Foer probably would have won here anyway due to his book's being 300 pages shorter. However a third criterion I am using is local library availability, and North and South does not seem to be in the collection of either of the libraries I can go to.

Final Four

#11 Jonathan Safron Foer Over #3 Carlos Ruiz Zafon

Availability and publication date were a wash here. Zafon got extra consideration because his book is a translation and we get so few books not written in English on the Challenge. Foer again wins by a nose because his book is 200 pages shorter. I don't mean to emphasize length so much, but I already have two literary lists I read off of, and this challenge is intended to be a means for me to find some fun reads that did not quite qualify for either of my lists and to keep in contact what is going on in contemporary life without excessive tension and anxiety.

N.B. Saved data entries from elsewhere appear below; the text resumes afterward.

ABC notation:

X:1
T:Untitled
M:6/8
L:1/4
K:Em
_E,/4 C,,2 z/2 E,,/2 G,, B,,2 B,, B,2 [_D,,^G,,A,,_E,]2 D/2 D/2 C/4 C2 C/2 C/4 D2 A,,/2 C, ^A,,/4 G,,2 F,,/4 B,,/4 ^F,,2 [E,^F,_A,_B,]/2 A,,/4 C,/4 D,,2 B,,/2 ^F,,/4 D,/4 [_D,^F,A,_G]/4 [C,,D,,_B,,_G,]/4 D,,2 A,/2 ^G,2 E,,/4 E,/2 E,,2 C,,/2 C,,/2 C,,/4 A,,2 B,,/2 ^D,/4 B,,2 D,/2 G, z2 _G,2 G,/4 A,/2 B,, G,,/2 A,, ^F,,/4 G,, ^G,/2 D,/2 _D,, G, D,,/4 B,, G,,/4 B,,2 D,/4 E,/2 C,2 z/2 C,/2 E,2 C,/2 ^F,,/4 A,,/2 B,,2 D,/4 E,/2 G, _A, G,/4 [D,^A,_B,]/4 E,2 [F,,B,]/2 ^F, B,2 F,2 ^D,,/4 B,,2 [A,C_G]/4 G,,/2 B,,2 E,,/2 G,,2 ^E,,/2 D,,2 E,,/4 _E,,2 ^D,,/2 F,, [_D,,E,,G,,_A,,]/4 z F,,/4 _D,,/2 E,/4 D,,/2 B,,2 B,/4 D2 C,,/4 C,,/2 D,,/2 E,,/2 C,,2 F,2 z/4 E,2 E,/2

#4 Betty Smith over #9 Nicole Krauss

Along with Foer, Betty Smith had the toughest draw in the tournament, Krauss's book is considerably shorter, but Smith wins on age and for being the higher seed.

The championship

#4 Betty Smith over #11 Jonahan Safron Foer.

Similar set-up to the Krauss win. A Tree Grows in Brooklyn is clearly the kind of book that I like, and I am looking forward to reading it.